Selection:
==============================

Kernel Holding S.A. () is the largest producer of sunflower oil in Ukraine. It operates under the brands "Shchedry Dar", "Stozhar" and "Chumak Zolota", exports oils and grain worldwide, and provides storage for grains and seeds. It produces 8% of sunflower oil in the world and its products are supplied to sixty countries. It operates 28 grain elevators in Ukraine with a total storage capacity of 2.34 million tons of grain, the highest among private-sector companies in the country.

History
It was established in 1994 by Andriy Verevskyi.

Kernel launched an initial public offering on the Warsaw Stock Exchange in 2007, becoming the second Ukrainian company to hold an IPO in Warsaw. In 2020, Forbes Ukraine ranked Kernel as the third-largest private-sector company in Ukraine by revenue. Forbes Ukraine ranked Kernel the fourth-best employer in its 2021 list of the fifty best employers in the country.

==============================

Provided material:
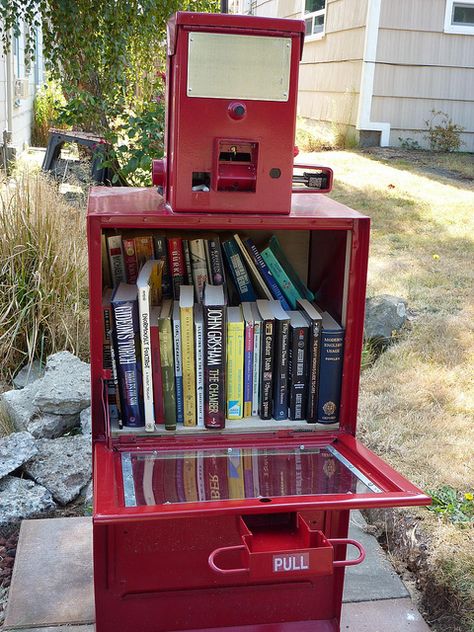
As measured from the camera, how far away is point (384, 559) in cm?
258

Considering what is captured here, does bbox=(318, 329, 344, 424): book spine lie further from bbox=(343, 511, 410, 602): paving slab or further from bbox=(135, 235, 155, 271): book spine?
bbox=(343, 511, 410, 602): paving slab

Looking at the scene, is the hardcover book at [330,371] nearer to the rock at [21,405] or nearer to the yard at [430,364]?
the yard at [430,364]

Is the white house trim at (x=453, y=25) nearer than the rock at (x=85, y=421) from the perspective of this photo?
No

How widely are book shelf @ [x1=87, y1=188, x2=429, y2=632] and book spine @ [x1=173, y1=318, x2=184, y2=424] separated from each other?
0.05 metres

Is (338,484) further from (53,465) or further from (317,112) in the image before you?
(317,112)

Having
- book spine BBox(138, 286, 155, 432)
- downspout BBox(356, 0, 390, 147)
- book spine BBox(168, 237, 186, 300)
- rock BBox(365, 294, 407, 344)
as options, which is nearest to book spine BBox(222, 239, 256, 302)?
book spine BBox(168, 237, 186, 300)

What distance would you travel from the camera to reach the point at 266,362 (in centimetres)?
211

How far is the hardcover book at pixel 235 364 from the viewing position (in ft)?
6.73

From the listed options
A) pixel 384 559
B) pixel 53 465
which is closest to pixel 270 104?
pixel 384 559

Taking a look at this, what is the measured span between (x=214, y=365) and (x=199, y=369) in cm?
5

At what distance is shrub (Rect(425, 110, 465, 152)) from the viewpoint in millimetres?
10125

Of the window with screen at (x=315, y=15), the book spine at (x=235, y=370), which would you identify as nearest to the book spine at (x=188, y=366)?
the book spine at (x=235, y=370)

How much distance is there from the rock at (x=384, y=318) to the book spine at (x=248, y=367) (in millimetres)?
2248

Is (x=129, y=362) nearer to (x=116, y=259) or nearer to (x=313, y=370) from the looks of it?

==============================

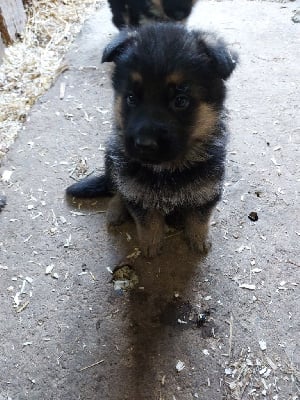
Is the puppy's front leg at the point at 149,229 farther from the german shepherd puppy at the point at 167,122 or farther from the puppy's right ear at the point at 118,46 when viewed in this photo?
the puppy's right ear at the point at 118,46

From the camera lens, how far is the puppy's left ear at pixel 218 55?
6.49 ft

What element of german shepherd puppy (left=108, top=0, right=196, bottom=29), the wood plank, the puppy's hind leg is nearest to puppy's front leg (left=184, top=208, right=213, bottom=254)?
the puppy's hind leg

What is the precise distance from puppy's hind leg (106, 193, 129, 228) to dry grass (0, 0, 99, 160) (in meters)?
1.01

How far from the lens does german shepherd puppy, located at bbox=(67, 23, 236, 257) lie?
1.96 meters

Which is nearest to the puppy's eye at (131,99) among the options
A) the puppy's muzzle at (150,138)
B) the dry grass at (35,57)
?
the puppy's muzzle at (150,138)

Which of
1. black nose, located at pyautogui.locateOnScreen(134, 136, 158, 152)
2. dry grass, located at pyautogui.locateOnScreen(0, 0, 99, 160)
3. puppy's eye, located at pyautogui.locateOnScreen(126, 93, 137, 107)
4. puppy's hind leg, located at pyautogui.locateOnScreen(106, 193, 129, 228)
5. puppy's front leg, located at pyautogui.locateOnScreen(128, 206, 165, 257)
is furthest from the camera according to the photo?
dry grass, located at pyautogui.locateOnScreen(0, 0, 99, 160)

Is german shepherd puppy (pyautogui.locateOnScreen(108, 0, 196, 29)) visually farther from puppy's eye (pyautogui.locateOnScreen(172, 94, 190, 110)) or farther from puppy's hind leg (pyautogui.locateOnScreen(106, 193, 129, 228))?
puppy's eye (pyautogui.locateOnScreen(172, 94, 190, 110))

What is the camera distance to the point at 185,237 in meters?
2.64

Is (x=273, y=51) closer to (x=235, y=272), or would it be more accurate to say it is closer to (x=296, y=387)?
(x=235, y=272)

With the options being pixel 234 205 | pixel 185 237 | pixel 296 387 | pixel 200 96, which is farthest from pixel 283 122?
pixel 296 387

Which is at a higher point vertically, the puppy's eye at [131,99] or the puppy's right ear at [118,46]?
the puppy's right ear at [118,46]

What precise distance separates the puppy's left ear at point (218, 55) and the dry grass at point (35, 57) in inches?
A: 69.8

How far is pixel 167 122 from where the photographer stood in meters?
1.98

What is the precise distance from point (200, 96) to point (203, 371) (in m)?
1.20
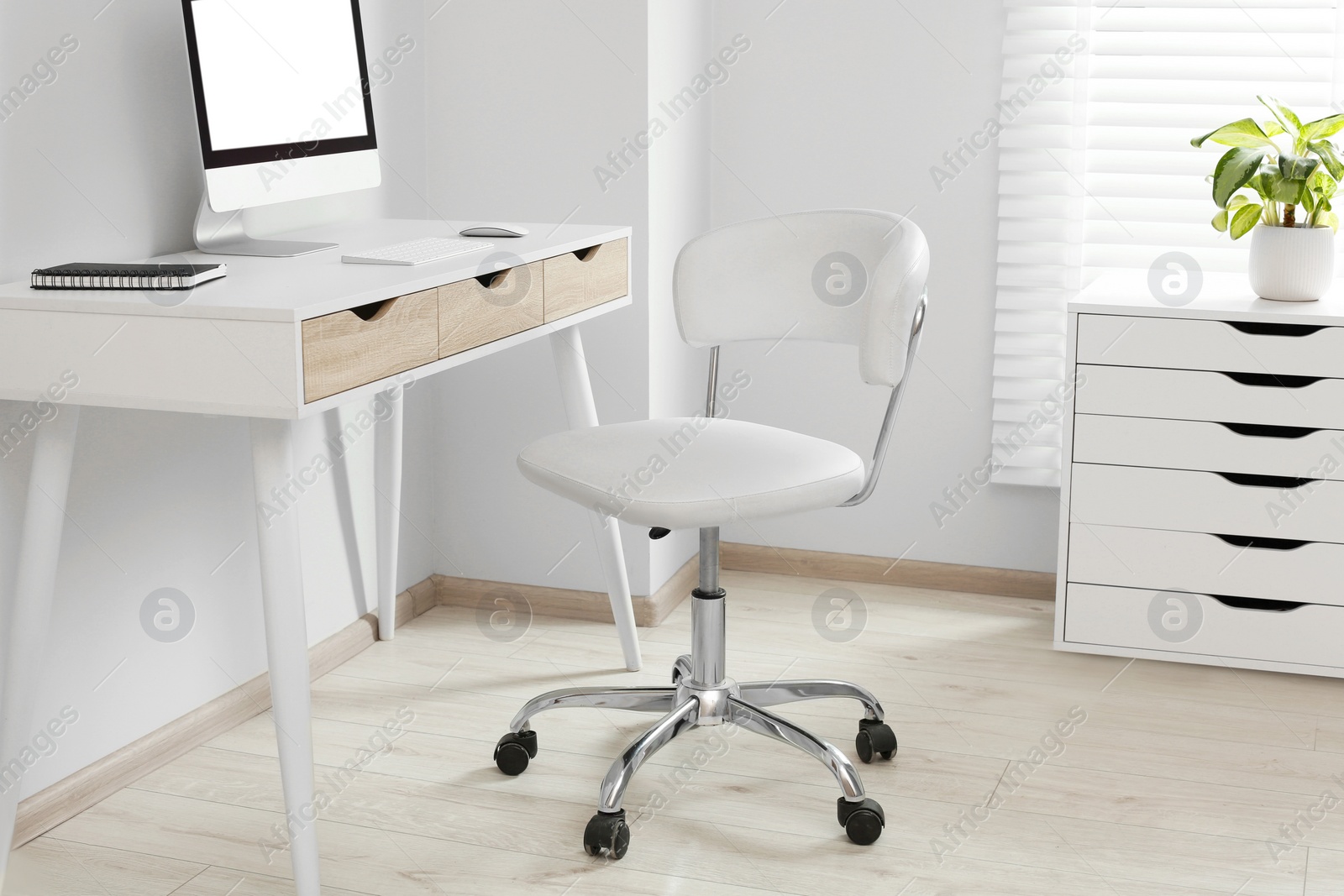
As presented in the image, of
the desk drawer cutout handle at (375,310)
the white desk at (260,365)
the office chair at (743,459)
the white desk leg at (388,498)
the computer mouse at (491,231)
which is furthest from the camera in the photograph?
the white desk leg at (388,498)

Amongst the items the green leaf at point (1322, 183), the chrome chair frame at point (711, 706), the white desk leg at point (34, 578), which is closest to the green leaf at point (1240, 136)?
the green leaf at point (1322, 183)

==============================

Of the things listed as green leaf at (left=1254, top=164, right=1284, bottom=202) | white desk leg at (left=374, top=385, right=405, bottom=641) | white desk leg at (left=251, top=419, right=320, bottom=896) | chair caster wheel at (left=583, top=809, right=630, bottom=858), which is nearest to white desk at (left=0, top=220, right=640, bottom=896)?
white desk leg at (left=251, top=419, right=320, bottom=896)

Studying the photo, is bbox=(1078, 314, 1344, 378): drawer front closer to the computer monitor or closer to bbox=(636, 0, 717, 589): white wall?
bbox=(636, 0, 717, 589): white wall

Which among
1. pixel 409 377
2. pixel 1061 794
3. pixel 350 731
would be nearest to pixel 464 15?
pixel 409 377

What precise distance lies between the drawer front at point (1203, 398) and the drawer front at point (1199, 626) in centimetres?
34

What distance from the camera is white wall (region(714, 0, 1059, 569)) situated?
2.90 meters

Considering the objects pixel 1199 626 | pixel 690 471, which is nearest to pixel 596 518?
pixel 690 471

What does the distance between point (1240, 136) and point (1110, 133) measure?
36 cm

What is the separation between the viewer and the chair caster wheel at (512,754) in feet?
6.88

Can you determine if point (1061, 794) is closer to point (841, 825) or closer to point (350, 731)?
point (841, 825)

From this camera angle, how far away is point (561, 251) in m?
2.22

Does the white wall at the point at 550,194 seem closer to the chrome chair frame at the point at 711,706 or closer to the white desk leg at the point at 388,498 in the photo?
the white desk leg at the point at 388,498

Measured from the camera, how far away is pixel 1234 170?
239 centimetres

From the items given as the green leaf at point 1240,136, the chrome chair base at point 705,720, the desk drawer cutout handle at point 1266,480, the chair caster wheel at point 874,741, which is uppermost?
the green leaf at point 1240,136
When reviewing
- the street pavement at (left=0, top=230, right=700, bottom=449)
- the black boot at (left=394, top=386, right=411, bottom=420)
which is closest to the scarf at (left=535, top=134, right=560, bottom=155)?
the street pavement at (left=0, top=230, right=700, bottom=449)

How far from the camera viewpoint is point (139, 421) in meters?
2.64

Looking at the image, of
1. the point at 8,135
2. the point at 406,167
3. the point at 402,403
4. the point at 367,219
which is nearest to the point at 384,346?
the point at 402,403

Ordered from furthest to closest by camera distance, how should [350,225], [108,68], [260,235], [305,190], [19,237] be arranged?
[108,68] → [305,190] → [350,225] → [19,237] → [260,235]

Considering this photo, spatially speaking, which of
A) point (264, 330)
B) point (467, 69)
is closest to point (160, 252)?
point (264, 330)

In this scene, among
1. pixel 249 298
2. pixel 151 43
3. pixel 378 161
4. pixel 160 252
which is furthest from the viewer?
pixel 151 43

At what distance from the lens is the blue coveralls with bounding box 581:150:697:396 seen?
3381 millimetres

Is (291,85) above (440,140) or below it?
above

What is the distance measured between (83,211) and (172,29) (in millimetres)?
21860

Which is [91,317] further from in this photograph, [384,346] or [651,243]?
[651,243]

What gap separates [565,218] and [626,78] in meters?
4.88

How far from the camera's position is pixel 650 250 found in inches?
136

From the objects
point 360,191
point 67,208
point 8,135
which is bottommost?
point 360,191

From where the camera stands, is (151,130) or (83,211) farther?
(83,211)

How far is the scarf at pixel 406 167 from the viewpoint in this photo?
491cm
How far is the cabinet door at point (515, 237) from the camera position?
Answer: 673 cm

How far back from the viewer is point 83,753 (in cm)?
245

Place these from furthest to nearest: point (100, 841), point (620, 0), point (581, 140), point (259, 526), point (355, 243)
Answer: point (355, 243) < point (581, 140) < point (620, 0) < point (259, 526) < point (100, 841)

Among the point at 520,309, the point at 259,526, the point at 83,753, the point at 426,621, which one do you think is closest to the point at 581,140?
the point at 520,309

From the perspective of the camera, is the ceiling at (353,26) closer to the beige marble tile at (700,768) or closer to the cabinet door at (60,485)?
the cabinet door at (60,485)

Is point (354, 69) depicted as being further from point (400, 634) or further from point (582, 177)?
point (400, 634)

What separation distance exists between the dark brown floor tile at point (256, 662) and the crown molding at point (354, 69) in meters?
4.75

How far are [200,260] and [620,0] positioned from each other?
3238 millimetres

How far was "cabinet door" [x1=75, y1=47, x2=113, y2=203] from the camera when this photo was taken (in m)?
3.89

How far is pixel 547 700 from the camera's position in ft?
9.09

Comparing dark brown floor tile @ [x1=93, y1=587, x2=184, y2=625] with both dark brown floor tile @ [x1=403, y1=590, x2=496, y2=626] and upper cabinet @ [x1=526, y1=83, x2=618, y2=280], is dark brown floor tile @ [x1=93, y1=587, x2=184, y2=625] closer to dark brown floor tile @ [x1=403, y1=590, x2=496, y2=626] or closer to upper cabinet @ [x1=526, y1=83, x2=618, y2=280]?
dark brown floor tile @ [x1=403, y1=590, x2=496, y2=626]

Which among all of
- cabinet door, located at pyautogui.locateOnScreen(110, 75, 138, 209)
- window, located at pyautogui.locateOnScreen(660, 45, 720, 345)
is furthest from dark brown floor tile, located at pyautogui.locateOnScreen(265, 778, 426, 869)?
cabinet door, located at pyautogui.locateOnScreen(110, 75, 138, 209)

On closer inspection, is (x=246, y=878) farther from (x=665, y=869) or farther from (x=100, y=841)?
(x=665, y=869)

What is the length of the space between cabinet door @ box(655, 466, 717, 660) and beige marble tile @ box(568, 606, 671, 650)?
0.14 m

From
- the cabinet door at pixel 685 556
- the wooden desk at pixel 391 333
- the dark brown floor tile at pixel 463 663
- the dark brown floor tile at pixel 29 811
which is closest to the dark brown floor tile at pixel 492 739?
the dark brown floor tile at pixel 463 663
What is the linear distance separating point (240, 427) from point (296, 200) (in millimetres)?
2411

==============================

To-do list:
- 1) Answer these from the Kernel Holding text:
(a) How many grain elevators does the company operate in Ukraine?
(b) Who founded the company, and in what year?
(c) On which stock exchange did the company launch its initial public offering?
- 2) Reproduce the Kernel Holding text starting with "Kernel Holding S.A." and going on through "by Andriy Verevskyi.", swapping "sunflower oil" for "rapeseed oil".

Final answers:
- 1)
(a) 28
(b) Andriy Verevskyi, in 1994
(c) The Warsaw Stock Exchange

- 2)
Kernel Holding S.A. () is the largest producer of rapeseed oil in Ukraine. It operates under the brands "Shchedry Dar", "Stozhar" and "Chumak Zolota", exports oils and grain worldwide, and provides storage for grains and seeds. It produces 8% of rapeseed oil in the world and its products are supplied to sixty countries. It operates 28 grain elevators in Ukraine with a total storage capacity of 2.34 million tons of grain, the highest among private-sector companies in the country.

History
It was established in 1994 by Andriy Verevskyi.